Scuola - Concorsi pubblici - Lavoro

Concorso scuola 2020: la ministra Azzolina è rimasta quasi sola, spunta uno «strano» emendamento

Caos totale attorno ai concorsi per la scuola e un coro di «no». Un caos sicuramente imprevedibile, forse anche dalla stessa ministra Azzolina che si trova praticamente da sola in un mare di «no» (per svariati motivi). Contro i concorsi della scuola (soprattutto in questo periodo), si sono schierati Fratelli d’Italia e Lega e fin qui ci siamo perchè si parla dell’opposizione.

Ma la conferma che la Azzolina sia rimasta praticamente da sola (con soltanto il suo partito a sostenerla) in questa lotta a far svolgere con decisione i concorsi, nonostante il difficilissimo periodo storico, arriva dal Partito Democratico. Il Pd infatti chiede l’assunzione in blocco dei supplenti bypassando il concorso. Si allinea a questa richiesta anche Leu. I due partiti chiedono anche di raddoppiare i posti a disposizione da subito (40 mila anzichè 24 mila).

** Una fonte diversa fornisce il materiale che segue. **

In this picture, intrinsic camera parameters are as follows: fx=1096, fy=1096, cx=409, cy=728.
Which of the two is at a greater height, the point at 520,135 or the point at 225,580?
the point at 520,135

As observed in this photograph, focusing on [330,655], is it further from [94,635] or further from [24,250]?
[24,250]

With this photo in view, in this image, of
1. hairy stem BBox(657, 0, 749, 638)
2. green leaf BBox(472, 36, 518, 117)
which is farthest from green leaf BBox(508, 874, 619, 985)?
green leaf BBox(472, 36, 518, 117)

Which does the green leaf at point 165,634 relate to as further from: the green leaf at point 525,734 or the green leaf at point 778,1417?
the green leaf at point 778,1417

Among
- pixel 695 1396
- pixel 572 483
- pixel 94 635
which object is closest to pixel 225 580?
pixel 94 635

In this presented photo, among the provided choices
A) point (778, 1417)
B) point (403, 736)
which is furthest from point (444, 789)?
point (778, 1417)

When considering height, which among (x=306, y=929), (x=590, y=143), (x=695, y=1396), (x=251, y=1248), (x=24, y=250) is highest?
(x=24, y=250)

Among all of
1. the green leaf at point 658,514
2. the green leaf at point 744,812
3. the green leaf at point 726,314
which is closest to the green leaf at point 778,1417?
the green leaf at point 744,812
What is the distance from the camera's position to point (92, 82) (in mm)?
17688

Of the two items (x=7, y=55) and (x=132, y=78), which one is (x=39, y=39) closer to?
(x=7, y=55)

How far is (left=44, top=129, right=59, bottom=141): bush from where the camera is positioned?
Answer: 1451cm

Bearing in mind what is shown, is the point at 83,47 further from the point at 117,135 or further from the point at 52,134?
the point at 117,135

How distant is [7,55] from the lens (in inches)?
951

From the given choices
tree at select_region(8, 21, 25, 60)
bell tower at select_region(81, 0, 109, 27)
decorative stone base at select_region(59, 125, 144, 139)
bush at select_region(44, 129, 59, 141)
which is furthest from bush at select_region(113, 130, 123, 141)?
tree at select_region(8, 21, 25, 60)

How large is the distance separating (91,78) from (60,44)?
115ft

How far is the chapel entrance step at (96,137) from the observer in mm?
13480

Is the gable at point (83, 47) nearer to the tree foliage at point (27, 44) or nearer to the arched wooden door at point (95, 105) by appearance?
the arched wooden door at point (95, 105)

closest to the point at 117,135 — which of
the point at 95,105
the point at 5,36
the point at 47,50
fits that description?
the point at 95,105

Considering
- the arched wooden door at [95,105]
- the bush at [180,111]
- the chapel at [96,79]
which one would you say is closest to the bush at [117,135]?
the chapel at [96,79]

Concorso scuola: lo strano emendamento che fa discutere

Come riporta il corriere.it, c’è un emendamento che sarà discusso nei prossimi giorni in Commissione Cultura al Senato e che chiede il «concorso per titoli». Cosa significa? Che praticamente i vincitori sarebbero scelti in base al voto di laurea e agli anni di sevizio, senza dover passare necessariamente dal concorso malvisto da quasi tutti e premiando di fatto la perseveranza. Insomma, i concorsi per la scuola (ordinario e straordinario) sono stati banditi, ma la sensazione è che ancora ne vedremo delle belle.